沈亦洳朝声音的来源望去,但见呼延迄阴沉着一张搂着顾沫白过来。
参拜的声音此起彼伏。
“臣妾叩见大王,给大王请安。”
一双凤眼盯着呼延迄怀里的佳人,由于顾沫白挨了巴掌,感觉乱丢人的,所以面朝内地埋在呼延迄的怀里。
“儿臣给母后请安。”
拍了拍怀里明显怔了一下的小东西,告诉她,她不必请安就好。
极淡极淡的口吻,搂着顾沫白的姿势未变。
“皇帝就是这么给我找个母后请安的?打伤哀家的人,然后纵容你怀里的丫鬟不必把哀家放在眼里?见了哀家也不请安?”
“丫鬟?”
呼延迄这才觉得不对劲,余规程就算再怎么狗仗人势,也断然不敢动到主子的头上来。
“这是怎么回事?”
呼延迄低头柔声问窝在他怀里的小脑袋,怀里传来顾沫白闷闷的声音:“大王 ̄ ̄ ̄”
“不许吓本王。”
她何时唤过他大王来着。
“我才没吓你呢。”
怀里的人儿撇撇嘴,“你说我是不是看上去不像个妃子啊?”
“为何这么说?”
呼延迄耐心地询问着,知道她下一句说的应该是这件事的关键。
“余公公好像把我当宫女了。”
埋首的胸膛微微震动着,顾沫白捶打了男人一下,露出上头又四个鲜明手指印的小脸,“不许笑。”
他的笑容凝结在看见她发肿的脸颊之后。
“你怎么不喝住她?”他的语气里有些气恼。就算是余公公认错了人,她也完全可以表明自己的身份啊!
“我……我傻住了。”
顾沫白有些难为情地垂下头。要不是事情真的发生在她自己的身上,她都很难相信她会这么“出糗”,白白地给人家赏了一巴掌。不躲不反击的。
也不能怪她!
在二十一世纪,哪里会有人这么蛮不讲理地就甩人一巴掌啊,她根本没料到那个余公公会真的打她啊!

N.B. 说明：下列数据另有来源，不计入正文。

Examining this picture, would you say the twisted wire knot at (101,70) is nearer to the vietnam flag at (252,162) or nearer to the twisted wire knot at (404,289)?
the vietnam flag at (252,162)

以前她惹哥哥们生气,他们都只是做做样子吓唬吓唬她,没有一个会真的动手打她的!
“你!”呼延迄瞪她。此时的他真是不知道该笑还是该怒。傻住?面对刺客的追杀她反应敏捷,面对山林里野兽的攻击她也始终保持机智,他以为应当是没有什么能够吓住她才是的。
男人的脸色不佳。
“要不,你亲我一下,亲我一下我就不疼了。”
她踮起脚,旁若无人地把没受伤的脸凑到他的唇边。
“别闹。”
呼延迄揉揉顾沫白的脑袋,正色地看向一旁早就看傻了眼的众人。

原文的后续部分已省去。